WORK TO BE COMPLETED: Reproduce the part of the newsgroup thread below starting at "Hah, I should" and ending at "whenever beneficial.".

Announcing a new online book: Eloquent JavaScipt

D

Dr J R Stockton

Fri said:
[sorry for the double post further back, I was being stupid]
Your "last edited on 3/8/2007" will mislead Americans, and also anyone
who thinks you are more or less American (your name indicates only
ancestry). Use the ISO form, 2007-08-03; no reasonable person can
misunderstand that (some USG agencies might - Google YYYYDDMM).
Hah, I should probably just make it "August 3rd 2007" or something,
and be done with it.

03 Aug 2007 (don't need comma etc. This one is advocated by Strunk and
White in Elements of Style.

That does not refer to the true English language, though; only to the US
dialect. ICBW, but Marijn writes like an educated European; and so
should eschew non-European standards.

As programmers, we are part of the IT world; and the IT world should be
encouraged to use ISO dates throughout, so that the advantages are there
whenever beneficial.
 
D

David Mark

In comp.lang.javascript message <[email protected]
oglegroups.com>, Fri, 3 Aug 2007 13:07:07, David Mark


You are fairly new here. What you observe was thoroughly established
here last year, as can be established no doubt through Google.

Yes. From searching through some older posts, I have identified a
couple of nutcases in this group. I won't even mention the other one,
though I am sure you know who I mean. He seems to have faded away.

And come to think of it, there was a third one who made the other two
look relatively sane, but he was apparently just a short-lived troll.
TL reminds me of the joke about the BAOR carollers that got put on a
fizzer one Xmas.

LOL. That IS a good one. But seriously, I don't follow that at all.
 
D

Dr J R Stockton

In comp.lang.javascript message <[email protected]
glegroups.com>, Thu, 2 Aug 2007 07:12:56, (e-mail address removed) posted:
A freely-available online book about JavaScript has just been
launched:
http://eloquentjavascript.net


Chap. 4.

DATASET EXCERPT:

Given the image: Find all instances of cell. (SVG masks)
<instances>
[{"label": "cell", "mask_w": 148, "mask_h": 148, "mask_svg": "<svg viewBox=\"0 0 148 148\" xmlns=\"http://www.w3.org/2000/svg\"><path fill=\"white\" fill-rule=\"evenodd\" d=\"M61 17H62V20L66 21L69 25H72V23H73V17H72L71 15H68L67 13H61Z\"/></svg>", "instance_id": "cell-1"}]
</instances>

PROBLEM SOLUTION:
Hah, I should probably just make it "August 3rd 2007" or something,
and be done with it.

03 Aug 2007 (don't need comma etc. This one is advocated by Strunk and
White in Elements of Style.

That does not refer to the true English language, though; only to the US
dialect. ICBW, but Marijn writes like an educated European; and so
should eschew non-European standards.

As programmers, we are part of the IT world; and the IT world should be
encouraged to use ISO dates throughout, so that the advantages are there
whenever beneficial.